Print the part of the SQL date functions text starting at "SELECT 'Next Friday" and ending at "as character string.".

Passage shown -
....

MONTHS_BETWEEN (date1,date2)

The following example statement evaluates employment tenure in months for employee number 200. The result (134.084…) is based on the difference between the current system date (in my case it is 19-NOV-2014) and the date value stored in the hire date column (i.e. 17-SEP-2003).

SQL Statement :

SELECT first_name,hire_date,MONTHS_BETWEEN(sysdate,hire_date) Months_Employed

FROM employees

WHERE employee_id=200;

Output :

ADD_MONTHS Function

Sometimes you need to assess a future date or even a date in the past for some reasons. The ADD_MONTHS function assists you in this kind of calculation. In order to find a future date, add integer number of months to the date. Similarly, to get previous date, enter a negative value for integer, as demonstrated in the following two examples. Note that the system date for both these example is assumed as 19-NOV-2014.

Syntax :

ADD_MONTHS (date,integer)

SQL Statement :

SELECT ADD_MONTHS(sysdate,1) Month

FROM dual;

SELECT ADD_MONTHS(sysdate,-1) Month

FROM dual;

Output :

NEXT_DAY Function

The NEXT_DAY function returns the next day of the week specified in char. The return type is always date. The argument char must be a day of the week, and can be passed as the full name (‘Friday’), an abbreviation (‘Fri’), or a number representing a day (6). SYSDATE value in this example too is 19-NOV-2014.

Syntax :

NEXT_DAY (date,char)

SQL Statement :

SELECT 'Next Friday will be on '||NEXT_DAY(sysdate,'Friday') "Next Friday"

FROM dual;

Output :

LAST_DAY Function

The LAST_DAY function returns the date of the last day of the month specified in the date argument. The following statement demonstrates two different uses of this function and displays data in three columns. The first one, SYSDATE, returns current system data to supplement the result appearing in the next two columns. The second column shows the last day (30th November) of the current month (based on SYSDATE), while the last one displays the last day of the date specified as character string.

Syntax :

LAST_DAY (date)

SQL Statement :

SELECT sysdate, LAST_DAY(sysdate), LAST_DAY('16-DEC-14')

FROM dual;

Output :

Conversion Functions

Conversion functions allow you to convert a data type into another data type. For example, your table contains some data stored in character format that you want to convert to numeric to perform some mathematical operation. Similarly, you can also covert numeric data to character, but representation of such converted data doesn't support mathematical functions and computations.

....

Data section -

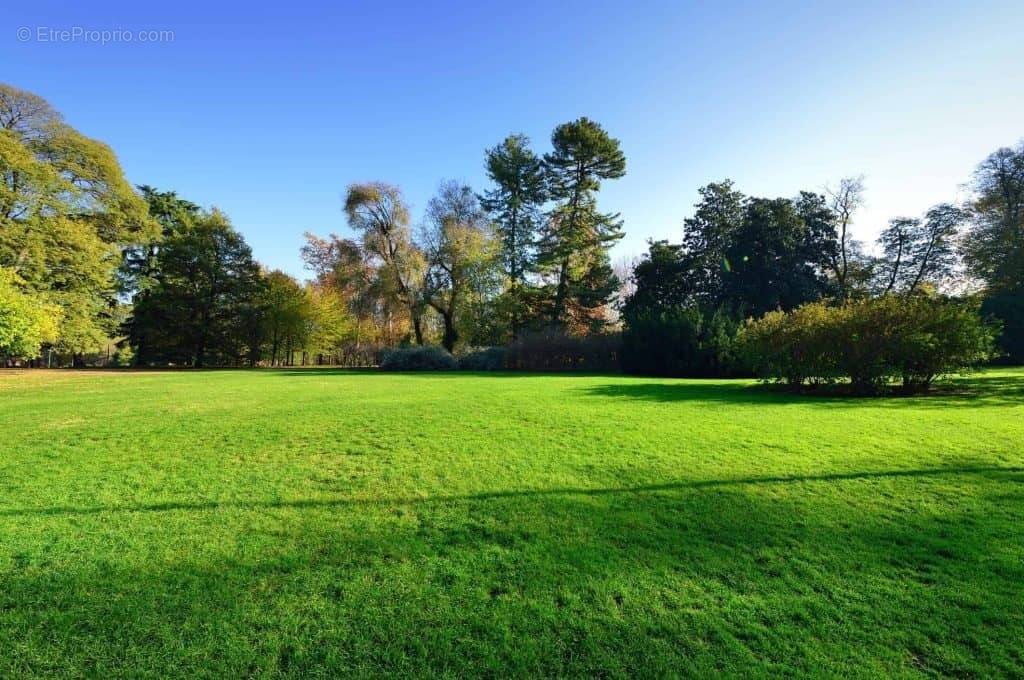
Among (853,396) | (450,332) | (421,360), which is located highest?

....

Complete answer -
SELECT 'Next Friday will be on '||NEXT_DAY(sysdate,'Friday') "Next Friday"

FROM dual;

Output :

LAST_DAY Function

The LAST_DAY function returns the date of the last day of the month specified in the date argument. The following statement demonstrates two different uses of this function and displays data in three columns. The first one, SYSDATE, returns current system data to supplement the result appearing in the next two columns. The second column shows the last day (30th November) of the current month (based on SYSDATE), while the last one displays the last day of the date specified as character string.